## Records in a dataset
○ ○ ○
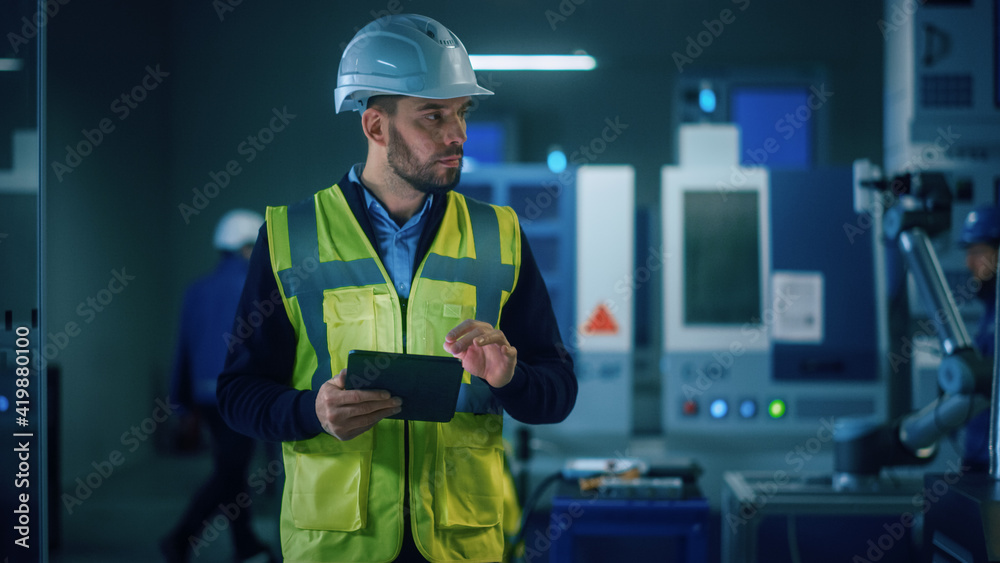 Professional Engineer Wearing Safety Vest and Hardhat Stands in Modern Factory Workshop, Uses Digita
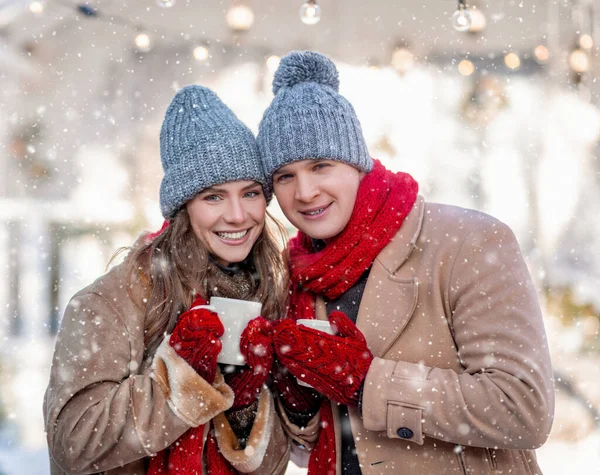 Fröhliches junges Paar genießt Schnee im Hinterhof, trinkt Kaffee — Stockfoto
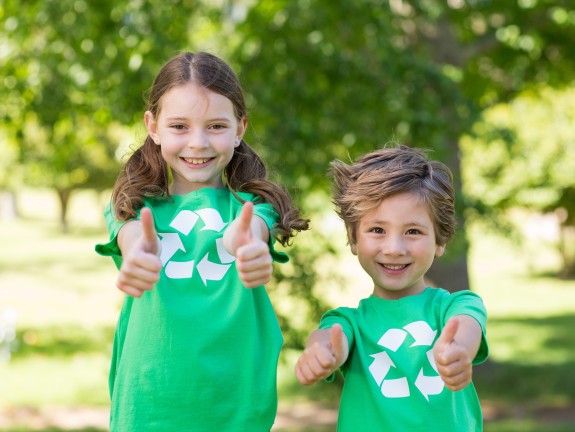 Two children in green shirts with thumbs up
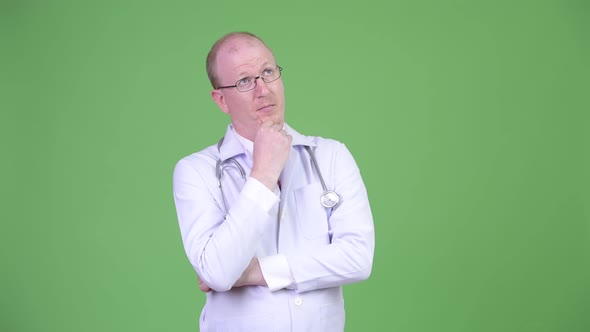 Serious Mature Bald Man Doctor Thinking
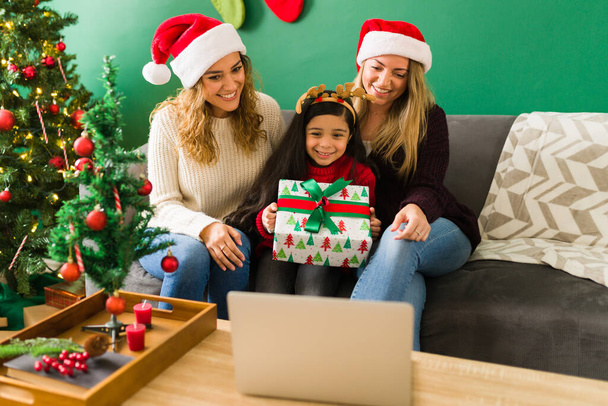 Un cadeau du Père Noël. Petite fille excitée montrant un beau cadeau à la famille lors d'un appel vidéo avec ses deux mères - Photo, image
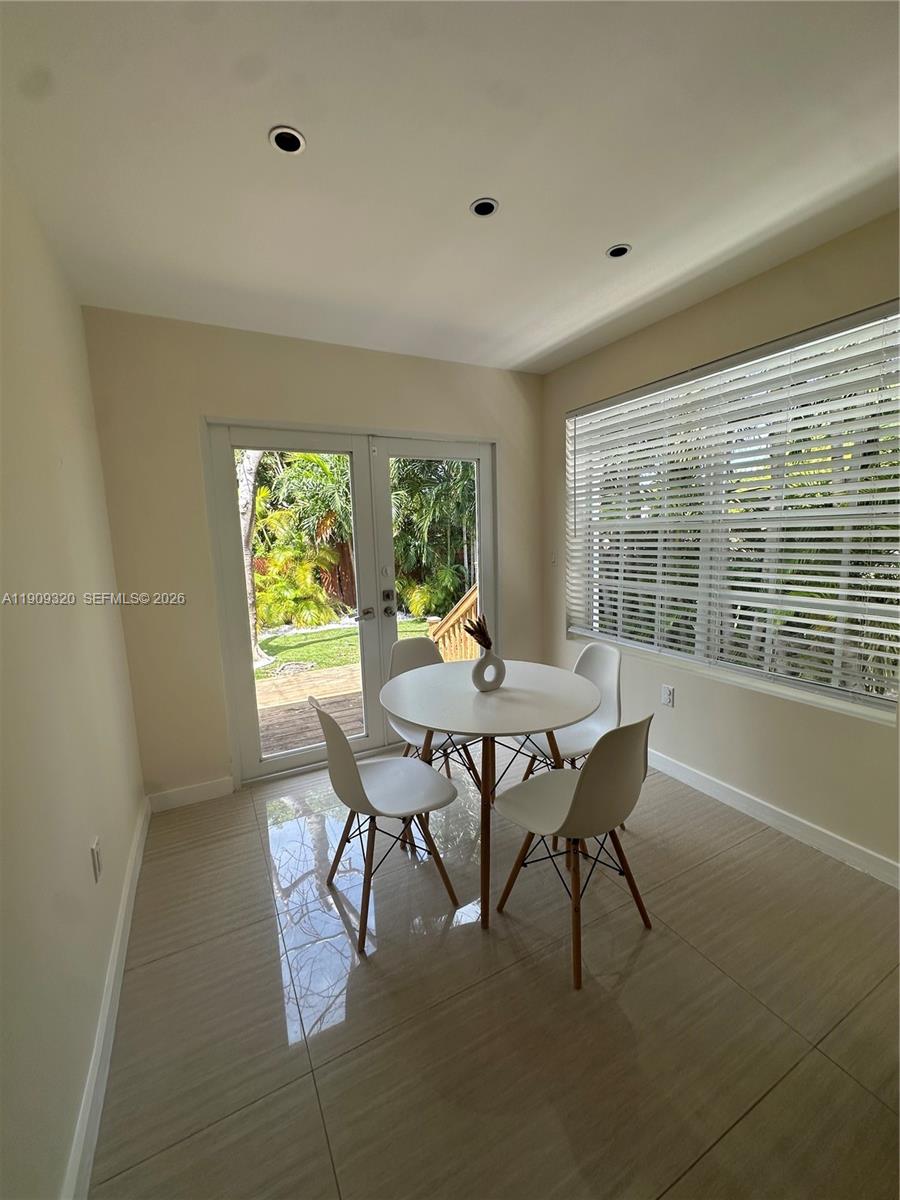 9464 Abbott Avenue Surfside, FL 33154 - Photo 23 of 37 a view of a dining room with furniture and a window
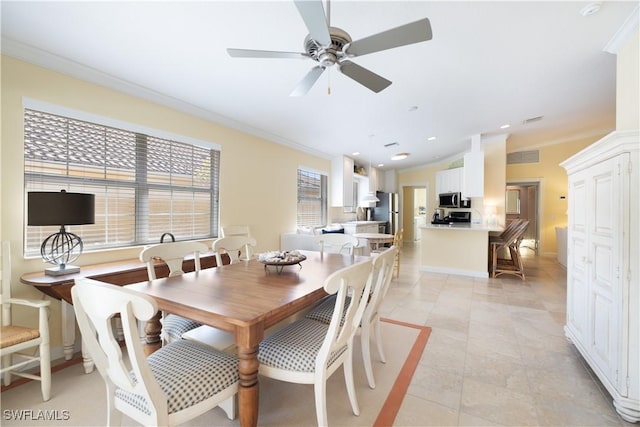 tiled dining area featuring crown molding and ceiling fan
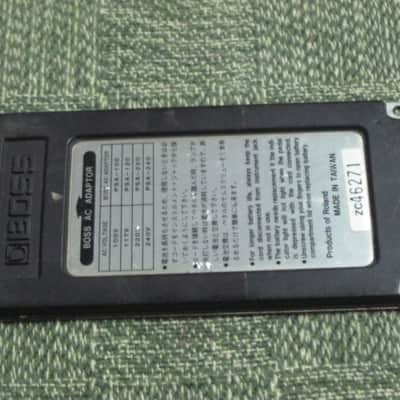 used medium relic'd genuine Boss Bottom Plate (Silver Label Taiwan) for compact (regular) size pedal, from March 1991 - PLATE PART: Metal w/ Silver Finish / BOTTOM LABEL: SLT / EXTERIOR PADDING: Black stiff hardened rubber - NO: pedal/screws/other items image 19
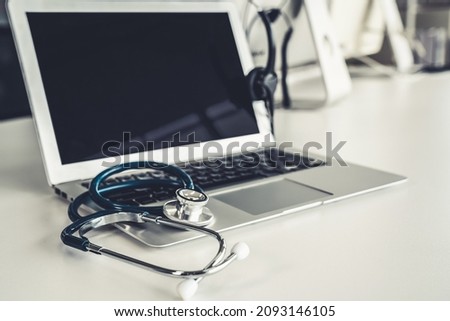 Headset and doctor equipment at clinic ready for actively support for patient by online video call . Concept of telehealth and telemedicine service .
○ ○ ○
## TO-DO ITEM
Copy all nine records above word for word, leaving out the pictures.

## COMPLETED TASK
 Professional Engineer Wearing Safety Vest and Hardhat Stands in Modern Factory Workshop, Uses Digita
 Fröhliches junges Paar genießt Schnee im Hinterhof, trinkt Kaffee — Stockfoto
 Two children in green shirts with thumbs up
 Serious Mature Bald Man Doctor Thinking
 Un cadeau du Père Noël. Petite fille excitée montrant un beau cadeau à la famille lors d'un appel vidéo avec ses deux mères - Photo, image
 9464 Abbott Avenue Surfside, FL 33154 - Photo 23 of 37 a view of a dining room with furniture and a window
 tiled dining area featuring crown molding and ceiling fan
 used medium relic'd genuine Boss Bottom Plate (Silver Label Taiwan) for compact (regular) size pedal, from March 1991 - PLATE PART: Metal w/ Silver Finish / BOTTOM LABEL: SLT / EXTERIOR PADDING: Black stiff hardened rubber - NO: pedal/screws/other items image 19
 Headset and doctor equipment at clinic ready for actively support for patient by online video call . Concept of telehealth and telemedicine service .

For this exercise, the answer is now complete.